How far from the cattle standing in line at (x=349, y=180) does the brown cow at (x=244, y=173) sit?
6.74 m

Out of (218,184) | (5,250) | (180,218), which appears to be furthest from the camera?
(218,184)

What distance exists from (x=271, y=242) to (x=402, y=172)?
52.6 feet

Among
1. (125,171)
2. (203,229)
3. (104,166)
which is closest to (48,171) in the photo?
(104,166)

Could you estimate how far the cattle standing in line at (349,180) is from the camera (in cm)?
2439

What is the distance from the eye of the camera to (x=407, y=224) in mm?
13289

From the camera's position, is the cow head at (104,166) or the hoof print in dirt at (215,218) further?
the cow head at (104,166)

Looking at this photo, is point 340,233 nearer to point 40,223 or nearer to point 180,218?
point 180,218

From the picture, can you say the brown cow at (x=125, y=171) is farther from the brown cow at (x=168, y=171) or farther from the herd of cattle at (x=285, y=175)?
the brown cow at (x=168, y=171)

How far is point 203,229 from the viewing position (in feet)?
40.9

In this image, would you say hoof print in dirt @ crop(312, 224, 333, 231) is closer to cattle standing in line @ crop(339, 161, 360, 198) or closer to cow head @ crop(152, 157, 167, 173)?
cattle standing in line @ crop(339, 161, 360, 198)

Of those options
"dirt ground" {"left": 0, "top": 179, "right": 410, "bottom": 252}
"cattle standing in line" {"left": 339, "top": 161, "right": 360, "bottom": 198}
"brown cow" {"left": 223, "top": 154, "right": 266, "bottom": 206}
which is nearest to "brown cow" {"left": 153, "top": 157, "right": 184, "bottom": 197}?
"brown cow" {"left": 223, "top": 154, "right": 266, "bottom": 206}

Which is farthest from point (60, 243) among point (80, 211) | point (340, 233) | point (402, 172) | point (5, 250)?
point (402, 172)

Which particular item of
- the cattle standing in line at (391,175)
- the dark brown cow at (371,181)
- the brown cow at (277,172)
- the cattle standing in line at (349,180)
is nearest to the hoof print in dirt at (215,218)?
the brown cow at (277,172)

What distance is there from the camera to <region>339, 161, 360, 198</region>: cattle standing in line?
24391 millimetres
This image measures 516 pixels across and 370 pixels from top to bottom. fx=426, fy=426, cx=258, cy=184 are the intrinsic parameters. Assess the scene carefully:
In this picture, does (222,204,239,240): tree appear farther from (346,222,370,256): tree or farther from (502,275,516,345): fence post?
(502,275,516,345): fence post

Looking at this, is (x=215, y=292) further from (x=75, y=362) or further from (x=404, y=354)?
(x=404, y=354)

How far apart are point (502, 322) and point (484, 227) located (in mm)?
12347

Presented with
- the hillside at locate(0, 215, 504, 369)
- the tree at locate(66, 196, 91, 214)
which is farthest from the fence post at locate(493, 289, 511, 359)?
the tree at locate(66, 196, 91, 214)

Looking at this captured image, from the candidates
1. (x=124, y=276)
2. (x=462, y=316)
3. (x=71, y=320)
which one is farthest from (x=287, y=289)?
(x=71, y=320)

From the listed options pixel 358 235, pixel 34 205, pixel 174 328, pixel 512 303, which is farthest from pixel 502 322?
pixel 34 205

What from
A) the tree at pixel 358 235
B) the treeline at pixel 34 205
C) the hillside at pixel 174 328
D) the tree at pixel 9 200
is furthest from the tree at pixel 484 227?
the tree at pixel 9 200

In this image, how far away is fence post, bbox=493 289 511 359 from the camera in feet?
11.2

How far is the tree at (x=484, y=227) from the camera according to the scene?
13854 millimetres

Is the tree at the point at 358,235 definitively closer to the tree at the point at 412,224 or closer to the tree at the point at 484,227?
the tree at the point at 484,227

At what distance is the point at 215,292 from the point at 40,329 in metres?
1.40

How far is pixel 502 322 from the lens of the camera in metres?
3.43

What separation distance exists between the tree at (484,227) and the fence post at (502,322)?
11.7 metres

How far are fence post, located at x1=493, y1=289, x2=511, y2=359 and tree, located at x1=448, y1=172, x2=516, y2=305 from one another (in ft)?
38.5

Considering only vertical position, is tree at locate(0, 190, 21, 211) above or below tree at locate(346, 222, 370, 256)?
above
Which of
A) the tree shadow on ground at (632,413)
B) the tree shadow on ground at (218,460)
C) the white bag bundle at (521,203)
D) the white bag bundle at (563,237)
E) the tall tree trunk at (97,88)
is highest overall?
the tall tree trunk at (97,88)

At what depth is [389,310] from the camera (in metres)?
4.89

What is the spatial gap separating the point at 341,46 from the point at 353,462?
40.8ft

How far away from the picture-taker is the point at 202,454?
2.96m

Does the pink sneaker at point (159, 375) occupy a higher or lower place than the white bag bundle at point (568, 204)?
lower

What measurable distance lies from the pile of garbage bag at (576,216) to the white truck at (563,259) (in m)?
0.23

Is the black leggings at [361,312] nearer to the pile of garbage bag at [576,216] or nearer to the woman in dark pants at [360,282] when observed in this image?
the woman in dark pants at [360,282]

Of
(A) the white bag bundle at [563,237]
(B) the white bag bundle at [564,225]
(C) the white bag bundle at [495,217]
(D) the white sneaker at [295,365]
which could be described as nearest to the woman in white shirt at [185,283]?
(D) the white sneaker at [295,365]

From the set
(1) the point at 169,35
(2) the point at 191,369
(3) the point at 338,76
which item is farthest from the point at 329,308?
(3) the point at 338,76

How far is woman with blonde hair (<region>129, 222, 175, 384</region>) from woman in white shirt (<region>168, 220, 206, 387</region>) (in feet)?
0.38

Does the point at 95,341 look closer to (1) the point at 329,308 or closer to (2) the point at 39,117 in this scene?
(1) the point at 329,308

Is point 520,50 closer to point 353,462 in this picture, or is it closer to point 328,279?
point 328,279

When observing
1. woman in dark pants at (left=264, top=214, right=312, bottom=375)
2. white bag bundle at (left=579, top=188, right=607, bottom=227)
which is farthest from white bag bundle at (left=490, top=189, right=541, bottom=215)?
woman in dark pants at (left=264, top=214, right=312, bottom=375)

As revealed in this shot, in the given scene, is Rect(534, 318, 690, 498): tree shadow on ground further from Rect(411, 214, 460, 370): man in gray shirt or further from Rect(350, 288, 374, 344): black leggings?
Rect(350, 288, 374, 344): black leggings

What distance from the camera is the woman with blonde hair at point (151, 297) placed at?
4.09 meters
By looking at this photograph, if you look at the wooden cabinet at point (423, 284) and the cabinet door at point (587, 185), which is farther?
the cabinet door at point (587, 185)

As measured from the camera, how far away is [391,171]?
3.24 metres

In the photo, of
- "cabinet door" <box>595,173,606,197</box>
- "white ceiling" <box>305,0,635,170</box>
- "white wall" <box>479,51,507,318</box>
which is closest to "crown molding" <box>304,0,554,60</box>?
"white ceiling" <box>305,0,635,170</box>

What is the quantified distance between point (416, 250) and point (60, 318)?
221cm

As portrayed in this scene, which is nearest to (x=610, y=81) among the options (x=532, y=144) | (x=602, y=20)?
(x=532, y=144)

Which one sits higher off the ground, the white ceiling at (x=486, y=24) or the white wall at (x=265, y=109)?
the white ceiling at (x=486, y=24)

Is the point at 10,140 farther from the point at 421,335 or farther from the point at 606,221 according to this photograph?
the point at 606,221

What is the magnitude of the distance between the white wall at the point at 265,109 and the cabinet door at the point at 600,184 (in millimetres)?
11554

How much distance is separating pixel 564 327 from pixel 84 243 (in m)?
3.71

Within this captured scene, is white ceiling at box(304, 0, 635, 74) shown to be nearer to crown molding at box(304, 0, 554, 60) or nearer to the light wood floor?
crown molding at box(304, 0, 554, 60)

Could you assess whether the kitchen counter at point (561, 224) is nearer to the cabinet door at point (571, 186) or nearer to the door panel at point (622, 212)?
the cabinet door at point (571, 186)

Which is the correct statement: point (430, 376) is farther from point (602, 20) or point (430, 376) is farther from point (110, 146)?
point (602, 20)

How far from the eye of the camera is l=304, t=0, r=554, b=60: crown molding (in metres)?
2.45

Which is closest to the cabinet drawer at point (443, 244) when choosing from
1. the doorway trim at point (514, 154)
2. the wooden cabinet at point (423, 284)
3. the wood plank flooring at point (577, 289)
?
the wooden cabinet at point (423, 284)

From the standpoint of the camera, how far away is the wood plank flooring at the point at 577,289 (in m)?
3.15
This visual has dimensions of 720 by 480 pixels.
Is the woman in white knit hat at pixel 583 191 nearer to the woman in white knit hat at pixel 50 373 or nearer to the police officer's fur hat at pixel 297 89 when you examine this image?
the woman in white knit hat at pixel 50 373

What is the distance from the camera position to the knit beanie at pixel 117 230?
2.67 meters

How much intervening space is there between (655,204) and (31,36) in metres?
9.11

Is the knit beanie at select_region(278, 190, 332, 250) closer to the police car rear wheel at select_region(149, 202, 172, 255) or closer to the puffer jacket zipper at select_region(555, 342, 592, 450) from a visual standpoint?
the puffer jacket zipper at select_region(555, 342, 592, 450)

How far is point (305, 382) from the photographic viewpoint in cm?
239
______________________________
Can you set out the part of the items above that opens with the line containing "What distance is there" and closes with the line containing "11.7 metres" as a JSON list of strings, one string per line, with blank lines left out?

• **THE SOLUTION**:
[
  "What distance is there from the camera to <region>339, 161, 360, 198</region>: cattle standing in line?",
  "24391 millimetres",
  "This image measures 516 pixels across and 370 pixels from top to bottom. fx=426, fy=426, cx=258, cy=184 are the intrinsic parameters. Assess the scene carefully:",
  "In this picture, does (222,204,239,240): tree appear farther from (346,222,370,256): tree or farther from (502,275,516,345): fence post?",
  "(502,275,516,345): fence post",
  "Looking at this, is (x=215, y=292) further from (x=75, y=362) or further from (x=404, y=354)?",
  "(x=404, y=354)",
  "How far apart are point (502, 322) and point (484, 227) located (in mm)?",
  "12347",
  "Presented with",
  "- the hillside at locate(0, 215, 504, 369)",
  "- the tree at locate(66, 196, 91, 214)",
  "which is farthest from the fence post at locate(493, 289, 511, 359)?",
  "the tree at locate(66, 196, 91, 214)",
  "Looking at this captured image, from the candidates",
  "1. (x=124, y=276)",
  "2. (x=462, y=316)",
  "3. (x=71, y=320)",
  "which one is farthest from (x=287, y=289)?",
  "(x=71, y=320)",
  "From the listed options pixel 358 235, pixel 34 205, pixel 174 328, pixel 512 303, which is farthest from pixel 502 322?",
  "pixel 34 205",
  "What from",
  "A) the tree at pixel 358 235",
  "B) the treeline at pixel 34 205",
  "C) the hillside at pixel 174 328",
  "D) the tree at pixel 9 200",
  "is furthest from the tree at pixel 484 227?",
  "the tree at pixel 9 200",
  "In this image, how far away is fence post, bbox=493 289 511 359 from the camera in feet?",
  "11.2",
  "How far is the tree at (x=484, y=227) from the camera according to the scene?",
  "13854 millimetres",
  "Is the tree at the point at 358,235 definitively closer to the tree at the point at 412,224 or closer to the tree at the point at 484,227?",
  "the tree at the point at 484,227",
  "At what distance is the point at 215,292 from the point at 40,329 in metres?",
  "1.40",
  "How far is pixel 502 322 from the lens of the camera in metres?",
  "3.43",
  "What separation distance exists between the tree at (484,227) and the fence post at (502,322)?",
  "11.7 metres"
]